■ What the exercise asks
Some lines in the material below hold the word "Sleeve". Copy all of them.

■ Data provided
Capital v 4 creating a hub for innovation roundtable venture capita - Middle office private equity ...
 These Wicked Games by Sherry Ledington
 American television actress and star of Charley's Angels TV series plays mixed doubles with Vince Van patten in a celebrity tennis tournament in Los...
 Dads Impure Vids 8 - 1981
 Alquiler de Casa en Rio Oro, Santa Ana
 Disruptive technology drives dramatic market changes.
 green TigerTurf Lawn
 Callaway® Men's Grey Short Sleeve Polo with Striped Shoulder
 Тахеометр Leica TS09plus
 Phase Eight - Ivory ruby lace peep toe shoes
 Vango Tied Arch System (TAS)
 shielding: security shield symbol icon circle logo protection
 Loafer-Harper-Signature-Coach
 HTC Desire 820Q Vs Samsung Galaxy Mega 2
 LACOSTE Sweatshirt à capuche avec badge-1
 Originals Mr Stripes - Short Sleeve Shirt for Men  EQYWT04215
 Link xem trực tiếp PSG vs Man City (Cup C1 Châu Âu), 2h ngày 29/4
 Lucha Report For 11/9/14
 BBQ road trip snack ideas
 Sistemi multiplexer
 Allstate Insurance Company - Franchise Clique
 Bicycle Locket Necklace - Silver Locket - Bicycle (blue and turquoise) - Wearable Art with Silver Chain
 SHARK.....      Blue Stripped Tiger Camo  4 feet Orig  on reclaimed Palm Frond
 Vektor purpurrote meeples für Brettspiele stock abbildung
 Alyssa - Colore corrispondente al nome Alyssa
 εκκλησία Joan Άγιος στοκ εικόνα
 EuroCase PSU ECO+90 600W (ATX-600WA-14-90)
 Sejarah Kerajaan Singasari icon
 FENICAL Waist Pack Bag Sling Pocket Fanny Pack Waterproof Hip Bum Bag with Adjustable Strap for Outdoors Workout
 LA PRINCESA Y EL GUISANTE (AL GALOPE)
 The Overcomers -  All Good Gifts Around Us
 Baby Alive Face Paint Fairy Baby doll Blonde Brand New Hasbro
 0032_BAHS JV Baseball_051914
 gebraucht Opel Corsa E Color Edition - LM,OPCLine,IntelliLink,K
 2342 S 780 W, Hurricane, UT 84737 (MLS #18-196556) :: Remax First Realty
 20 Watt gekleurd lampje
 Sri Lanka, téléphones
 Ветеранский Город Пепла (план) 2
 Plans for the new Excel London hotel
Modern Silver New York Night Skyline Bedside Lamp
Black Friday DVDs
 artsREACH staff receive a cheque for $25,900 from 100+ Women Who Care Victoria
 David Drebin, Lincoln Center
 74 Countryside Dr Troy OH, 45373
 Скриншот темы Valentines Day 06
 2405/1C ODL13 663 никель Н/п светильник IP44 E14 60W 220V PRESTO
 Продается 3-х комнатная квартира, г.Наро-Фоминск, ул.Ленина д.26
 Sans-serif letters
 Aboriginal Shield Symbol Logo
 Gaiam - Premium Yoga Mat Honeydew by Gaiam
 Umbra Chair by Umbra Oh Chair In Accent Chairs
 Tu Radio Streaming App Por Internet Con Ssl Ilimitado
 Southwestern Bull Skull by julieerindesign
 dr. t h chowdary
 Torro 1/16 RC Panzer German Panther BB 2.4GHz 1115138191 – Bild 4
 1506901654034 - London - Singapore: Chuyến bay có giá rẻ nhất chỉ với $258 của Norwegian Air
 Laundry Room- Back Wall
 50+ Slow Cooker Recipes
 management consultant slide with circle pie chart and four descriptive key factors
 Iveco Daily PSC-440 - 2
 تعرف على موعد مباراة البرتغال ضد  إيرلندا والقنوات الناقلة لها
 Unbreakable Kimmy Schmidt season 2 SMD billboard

■ Exercise response
 Callaway® Men's Grey Short Sleeve Polo with Striped Shoulder
 Originals Mr Stripes - Short Sleeve Shirt for Men  EQYWT04215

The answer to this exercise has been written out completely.